Who wants David dead? It is Saul because he is so envious and jealous of David. However, the distressing spirit encouraged the envy and paranoia. Saul tried to pin David to the wall with the spear on at least two separate occasions but failed.  The evil of envy will take you to a very dark and distressing place.  James wrote,

“But if you have bitter envy and self-seeking in your hearts, do not boast and lie against the truth. This wisdom does not descend from above, but is earthly, sensual, demonic. For where envy and self-seeking exist, confusion and every evil thing are there.” (James 3:14–16)

The bad news is that envy still feeds the distressing spirit of our age:

  1. Envy and anger motivated the persecution of Jesus’ true followers in the first century (Acts 5.17).
  2. Envy keeps us from the clear light of day (Romans 13.13). We remain in the prison of sin.
  3. Envy characterizes carnal or fleshly Christians (1 Corinthians 3.3).
  4. Envy is linked to self-seeking. This keeps a divisive and distressing spirit alive. It spurs people to continue on in disobedience to God. People are driven by there own selfish ambition.
  5. Envy and self-seeking lead out to confusion. You find every evil thing in an atmosphere of envy.

The good news is that the Gospel frees us from the earthly, sensual, and demonic wisdom from below.  It allows us to pursue the wisdom that is from above:

“But the wisdom that is from above is first pure, then peaceable, gentle, willing to yield, full of mercy and good fruits, without partiality and without hypocrisy.
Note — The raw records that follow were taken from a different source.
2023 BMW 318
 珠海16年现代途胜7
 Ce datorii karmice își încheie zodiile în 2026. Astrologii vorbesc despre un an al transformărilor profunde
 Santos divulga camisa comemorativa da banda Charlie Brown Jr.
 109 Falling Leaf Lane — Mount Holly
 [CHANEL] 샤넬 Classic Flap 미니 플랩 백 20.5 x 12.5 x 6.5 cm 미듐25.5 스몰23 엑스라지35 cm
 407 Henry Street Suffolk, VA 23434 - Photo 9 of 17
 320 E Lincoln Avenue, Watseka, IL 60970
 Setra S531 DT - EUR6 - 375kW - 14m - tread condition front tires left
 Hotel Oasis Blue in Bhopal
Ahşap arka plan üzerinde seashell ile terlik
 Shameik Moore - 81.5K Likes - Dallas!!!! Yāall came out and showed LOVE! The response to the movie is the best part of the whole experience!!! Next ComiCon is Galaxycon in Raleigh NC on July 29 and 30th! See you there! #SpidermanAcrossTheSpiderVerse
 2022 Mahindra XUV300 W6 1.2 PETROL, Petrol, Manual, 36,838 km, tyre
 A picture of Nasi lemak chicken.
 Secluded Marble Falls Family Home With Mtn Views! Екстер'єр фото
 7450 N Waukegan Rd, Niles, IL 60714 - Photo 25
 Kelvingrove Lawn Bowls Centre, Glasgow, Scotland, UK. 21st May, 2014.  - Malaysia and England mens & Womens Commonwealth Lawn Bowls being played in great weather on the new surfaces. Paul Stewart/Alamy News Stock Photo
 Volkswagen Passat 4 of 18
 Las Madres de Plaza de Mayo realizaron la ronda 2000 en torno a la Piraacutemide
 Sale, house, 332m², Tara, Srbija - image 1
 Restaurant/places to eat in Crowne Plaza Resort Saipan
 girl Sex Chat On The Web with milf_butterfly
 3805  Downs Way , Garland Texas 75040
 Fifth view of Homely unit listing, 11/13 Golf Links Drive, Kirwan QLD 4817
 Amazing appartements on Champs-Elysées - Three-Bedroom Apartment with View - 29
Now the fruit of righteousness is sown in peace by those who make peace.” (James 3:17–18)

  1. Living a life of purity means cleaning house.  We strive for no moral defect.  We strive to live morally and ethically pure.  This means our lives are unmixed by anything which would cause double-mindedness or instability.
  2. A peaceable life is trained by chastening.  God-given wisdom yields the peaceable fruit of righteousness. Our goal is to demonstrate the righteousness given to us by God for His glory.
  3. A gentle spirit is forbearing, fair-minded, and not quarrelsome.  It belongs to those who are truly humble. It is the ministry of pleading rather than coercion and manipulation.
  4. Those willing to yield are open to reason.  They are not stubborn but compliant with their words and attitudes.  We could say this is obedience in words and actions from the heart with a happy spirit.
  5. Those full of mercy and good fruits demonstrate mercy in action not just disposition. The good fruits are produced inwardly in order to be expressed outwardly. These come down from the Father of lights (James 1.17).
  6. A life without partiality is truly a non-partisan life.
  7. A life without hypocrisy is sincere and not a pretentious. A person who acts consistently toward all people (without partiality) is a person who is so with not just a select and favored few but with all.

Wisdom comes down from Heaven …down from our Father who is in Heaven. It is a gift we receive rather than choosing to manifest an earthly, fleshly wisdom.  Sensual demonic wisdom is the default.  It is the distressing spirit of our age.